Lidando com a violência
No final de janeiro, a história de um menino mantido acorrentado dentro de um barril, em Campinas, chocou o país. O caso só foi revelado porque vizinhos notaram que a criança não aparecia mais para brincar na rua, e entraram em contato com a polícia.
Se a história é um exemplo de uma violência invisível em decorrência da pandemia, ela também traz consigo uma das maneiras de interrompê-la. Quando instituições como escolas e OSC estão fechadas ou com seu funcionamento limitado, a vizinhança se torna fundamental.
“É necessário aumentar a conscientização sobre o tema e divulgar canais de denúncia virtual”, alerta Cristina, do Instituto Sou da Paz. A FEAC fez exatamente isso após o caso do menino, fazendo uma matéria e posts com informações sobre como denunciar violências contra crianças.
No caso de agressão às mulheres, vai-se contra o velho ditado: em briga de marido e mulher, mete-se a colher, sim. “Trata-se de a sociedade conseguir reconhecer uma situação de violência e levar para a vítima as informações necessárias para que ela consiga sair do ciclo”, diz Elza, do Ceamo.

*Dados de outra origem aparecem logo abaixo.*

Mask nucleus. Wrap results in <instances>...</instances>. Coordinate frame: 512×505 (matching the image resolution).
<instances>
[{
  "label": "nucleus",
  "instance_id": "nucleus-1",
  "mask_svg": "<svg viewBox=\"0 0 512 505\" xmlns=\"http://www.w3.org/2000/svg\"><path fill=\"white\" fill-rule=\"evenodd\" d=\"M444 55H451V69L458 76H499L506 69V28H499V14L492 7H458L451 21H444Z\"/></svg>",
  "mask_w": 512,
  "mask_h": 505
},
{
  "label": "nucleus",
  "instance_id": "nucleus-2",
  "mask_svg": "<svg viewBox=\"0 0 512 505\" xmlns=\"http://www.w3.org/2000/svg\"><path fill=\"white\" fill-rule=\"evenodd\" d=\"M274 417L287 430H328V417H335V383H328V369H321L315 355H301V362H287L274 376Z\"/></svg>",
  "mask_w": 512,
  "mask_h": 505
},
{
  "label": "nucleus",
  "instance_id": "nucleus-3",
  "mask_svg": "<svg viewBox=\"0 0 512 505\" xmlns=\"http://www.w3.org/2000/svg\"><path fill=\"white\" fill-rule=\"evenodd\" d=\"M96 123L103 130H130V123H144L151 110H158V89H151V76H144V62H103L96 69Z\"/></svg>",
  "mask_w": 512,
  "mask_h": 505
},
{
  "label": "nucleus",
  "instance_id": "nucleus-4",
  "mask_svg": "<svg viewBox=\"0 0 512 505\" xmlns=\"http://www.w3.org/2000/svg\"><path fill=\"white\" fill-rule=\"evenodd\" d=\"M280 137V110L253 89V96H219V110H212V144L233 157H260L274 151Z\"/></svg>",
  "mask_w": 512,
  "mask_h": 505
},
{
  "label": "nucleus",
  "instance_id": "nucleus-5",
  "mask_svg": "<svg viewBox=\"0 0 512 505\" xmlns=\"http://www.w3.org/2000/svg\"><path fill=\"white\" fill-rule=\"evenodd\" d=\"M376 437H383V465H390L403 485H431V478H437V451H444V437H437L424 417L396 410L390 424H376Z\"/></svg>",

Durante a pandemia, o Progen tem realizado envios e publicações de vídeos, atendimentos remotos via vídeo chamada e contatos telefônicos com os participantes, falando sobre a violência contra como mulheres, crianças e idosos, e divulgando canais de denúncia e atendimento a esse público. Essas informações e esse olhar da comunidade são ainda mais importantes agora que a pandemia está em seu pior momento, demandando ações ainda mais restritivas.